Advertisement
Advertisement


Reading a plain text file in Java


Question

It seems there are different ways to read and write data of files in Java.

I want to read ASCII data from a file. What are the possible ways and their differences?

2016/01/15
1
940
1/15/2016 1:12:57 PM

Accepted Answer

ASCII is a TEXT file so you would use Readers for reading. Java also supports reading from a binary file using InputStreams. If the files being read are huge then you would want to use a BufferedReader on top of a FileReader to improve read performance.

Go through this article on how to use a Reader

I'd also recommend you download and read this wonderful (yet free) book called Thinking In Java

In Java 7:

new String(Files.readAllBytes(...))

(docs) or

Files.readAllLines(...)

(docs)

In Java 8:

Files.lines(..).forEach(...)

(docs)

2019/02/05
571
2/5/2019 11:21:29 PM


The easiest way is to use the Scanner class in Java and the FileReader object. Simple example:

Scanner in = new Scanner(new FileReader("filename.txt"));

Scanner has several methods for reading in strings, numbers, etc... You can look for more information on this on the Java documentation page.
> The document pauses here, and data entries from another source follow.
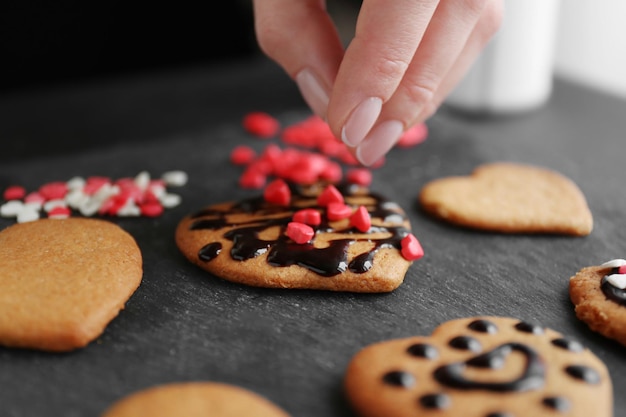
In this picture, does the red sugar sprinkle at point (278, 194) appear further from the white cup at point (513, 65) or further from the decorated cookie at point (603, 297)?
the white cup at point (513, 65)

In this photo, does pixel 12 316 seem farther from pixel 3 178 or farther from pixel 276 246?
pixel 3 178

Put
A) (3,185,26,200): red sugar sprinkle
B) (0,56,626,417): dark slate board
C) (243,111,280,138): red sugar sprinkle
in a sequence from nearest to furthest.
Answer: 1. (0,56,626,417): dark slate board
2. (3,185,26,200): red sugar sprinkle
3. (243,111,280,138): red sugar sprinkle

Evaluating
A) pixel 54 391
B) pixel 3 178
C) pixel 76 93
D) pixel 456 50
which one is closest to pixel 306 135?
pixel 456 50

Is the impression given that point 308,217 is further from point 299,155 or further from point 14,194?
point 14,194

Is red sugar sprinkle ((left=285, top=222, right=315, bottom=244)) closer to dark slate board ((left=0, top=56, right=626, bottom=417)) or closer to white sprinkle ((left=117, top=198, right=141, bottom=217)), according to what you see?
dark slate board ((left=0, top=56, right=626, bottom=417))

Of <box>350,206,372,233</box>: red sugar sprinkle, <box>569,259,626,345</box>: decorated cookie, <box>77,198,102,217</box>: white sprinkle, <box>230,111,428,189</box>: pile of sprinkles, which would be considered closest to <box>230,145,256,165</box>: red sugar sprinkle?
<box>230,111,428,189</box>: pile of sprinkles
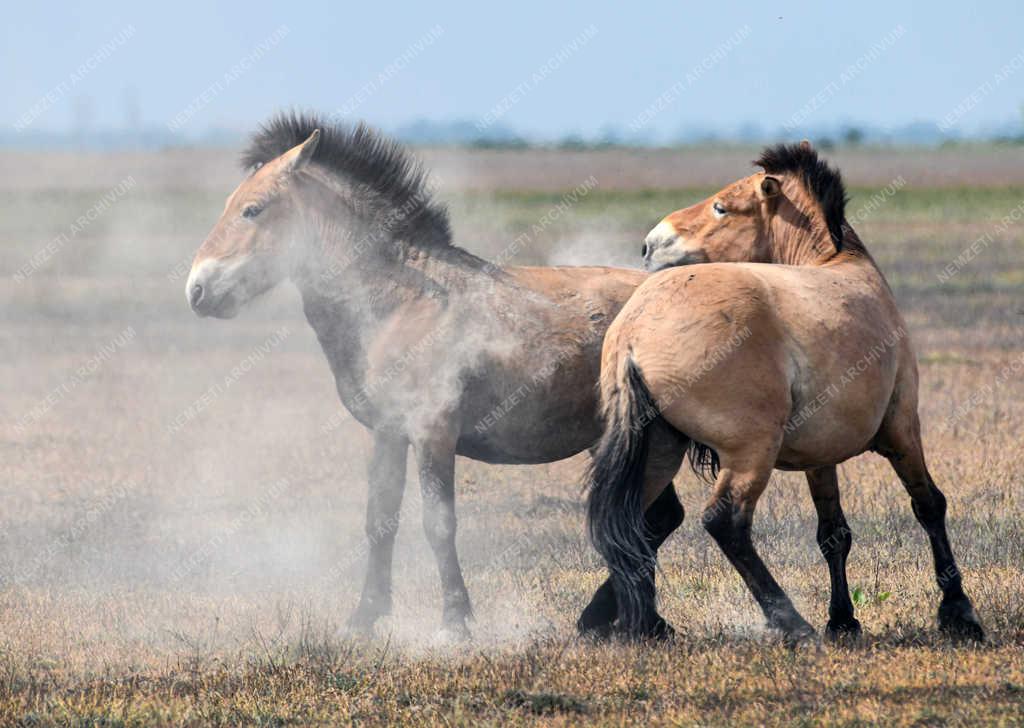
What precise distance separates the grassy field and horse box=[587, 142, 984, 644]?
358mm

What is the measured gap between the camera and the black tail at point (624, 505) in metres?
6.05

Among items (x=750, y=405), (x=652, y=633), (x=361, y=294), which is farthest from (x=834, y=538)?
(x=361, y=294)

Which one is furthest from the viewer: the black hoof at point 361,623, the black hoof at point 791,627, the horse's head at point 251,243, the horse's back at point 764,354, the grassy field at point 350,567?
the horse's head at point 251,243

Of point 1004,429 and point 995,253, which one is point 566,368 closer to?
point 1004,429

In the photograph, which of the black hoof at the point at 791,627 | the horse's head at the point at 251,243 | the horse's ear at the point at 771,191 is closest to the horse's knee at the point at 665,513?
the black hoof at the point at 791,627

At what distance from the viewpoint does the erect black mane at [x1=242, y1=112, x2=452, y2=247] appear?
283 inches

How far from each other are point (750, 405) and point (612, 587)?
3.77 feet

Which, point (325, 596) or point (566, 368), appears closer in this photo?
point (566, 368)

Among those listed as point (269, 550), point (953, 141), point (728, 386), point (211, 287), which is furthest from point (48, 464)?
point (953, 141)

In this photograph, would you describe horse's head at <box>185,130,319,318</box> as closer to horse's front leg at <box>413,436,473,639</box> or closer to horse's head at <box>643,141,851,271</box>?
horse's front leg at <box>413,436,473,639</box>

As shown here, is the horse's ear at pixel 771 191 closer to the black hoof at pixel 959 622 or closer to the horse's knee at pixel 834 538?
the horse's knee at pixel 834 538

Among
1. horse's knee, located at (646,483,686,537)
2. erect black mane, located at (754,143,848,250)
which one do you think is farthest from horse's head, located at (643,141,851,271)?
horse's knee, located at (646,483,686,537)

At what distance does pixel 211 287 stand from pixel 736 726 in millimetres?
3400

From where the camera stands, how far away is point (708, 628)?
6738mm
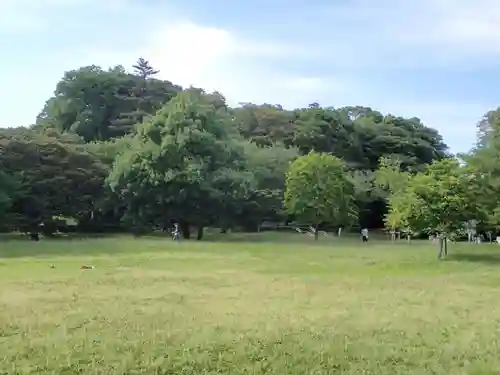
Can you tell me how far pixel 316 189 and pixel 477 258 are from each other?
1233 centimetres

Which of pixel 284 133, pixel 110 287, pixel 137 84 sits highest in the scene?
pixel 137 84

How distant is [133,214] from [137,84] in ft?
71.9

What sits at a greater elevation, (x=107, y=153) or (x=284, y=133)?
(x=284, y=133)

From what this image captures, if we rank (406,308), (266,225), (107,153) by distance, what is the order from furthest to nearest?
1. (266,225)
2. (107,153)
3. (406,308)

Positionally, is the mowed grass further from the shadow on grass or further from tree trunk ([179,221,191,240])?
tree trunk ([179,221,191,240])

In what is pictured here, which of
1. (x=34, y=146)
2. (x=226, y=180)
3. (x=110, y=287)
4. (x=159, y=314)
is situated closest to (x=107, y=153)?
(x=34, y=146)

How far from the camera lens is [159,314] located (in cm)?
1069

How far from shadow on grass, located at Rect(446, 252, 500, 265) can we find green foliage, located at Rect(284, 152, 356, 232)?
Result: 1077 centimetres

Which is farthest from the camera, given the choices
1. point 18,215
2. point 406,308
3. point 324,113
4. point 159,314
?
point 324,113

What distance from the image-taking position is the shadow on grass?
22.1 metres

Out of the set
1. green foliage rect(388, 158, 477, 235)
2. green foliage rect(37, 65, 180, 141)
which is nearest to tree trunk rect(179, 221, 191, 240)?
green foliage rect(388, 158, 477, 235)

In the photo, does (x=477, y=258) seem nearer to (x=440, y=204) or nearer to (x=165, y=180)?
(x=440, y=204)

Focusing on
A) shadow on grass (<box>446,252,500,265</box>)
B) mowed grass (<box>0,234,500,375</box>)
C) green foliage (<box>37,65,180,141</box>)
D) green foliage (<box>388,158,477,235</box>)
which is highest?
green foliage (<box>37,65,180,141</box>)

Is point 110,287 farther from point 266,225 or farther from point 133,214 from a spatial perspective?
point 266,225
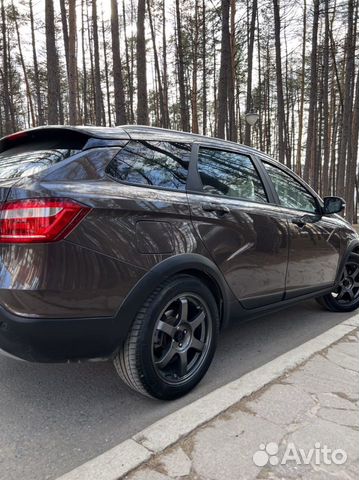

For example reading the whole content into a String:

StringBuilder sb = new StringBuilder();
while(in.hasNext()) {
    sb.append(in.next());
}
in.close();
outString = sb.toString();

Also if you need a specific encoding you can use this instead of FileReader:

new InputStreamReader(new FileInputStream(fileUtf8), StandardCharsets.UTF_8)
2017/05/24

Here is a simple solution:

String content;

content = new String(Files.readAllBytes(Paths.get("sample.txt")));
2015/01/29

Here's another way to do it without using external libraries:

import java.io.File;
import java.io.FileReader;
import java.io.IOException;

public String readFile(String filename)
{
    String content = null;
    File file = new File(filename); // For example, foo.txt
    FileReader reader = null;
    try {
        reader = new FileReader(file);
        char[] chars = new char[(int) file.length()];
        reader.read(chars);
        content = new String(chars);
        reader.close();
    } catch (IOException e) {
        e.printStackTrace();
    } finally {
        if(reader != null){
            reader.close();
        }
    }
    return content;
}
2018/02/28

I had to benchmark the different ways. I shall comment on my findings but, in short, the fastest way is to use a plain old BufferedInputStream over a FileInputStream. If many files must be read then three threads will reduce the total execution time to roughly half, but adding more threads will progressively degrade performance until making it take three times longer to complete with twenty threads than with just one thread.

The assumption is that you must read a file and do something meaningful with its contents. In the examples here is reading lines from a log and count the ones which contain values that exceed a certain threshold. So I am assuming that the one-liner Java 8 Files.lines(Paths.get("/path/to/file.txt")).map(line -> line.split(";")) is not an option.

I tested on Java 1.8, Windows 7 and both SSD and HDD drives.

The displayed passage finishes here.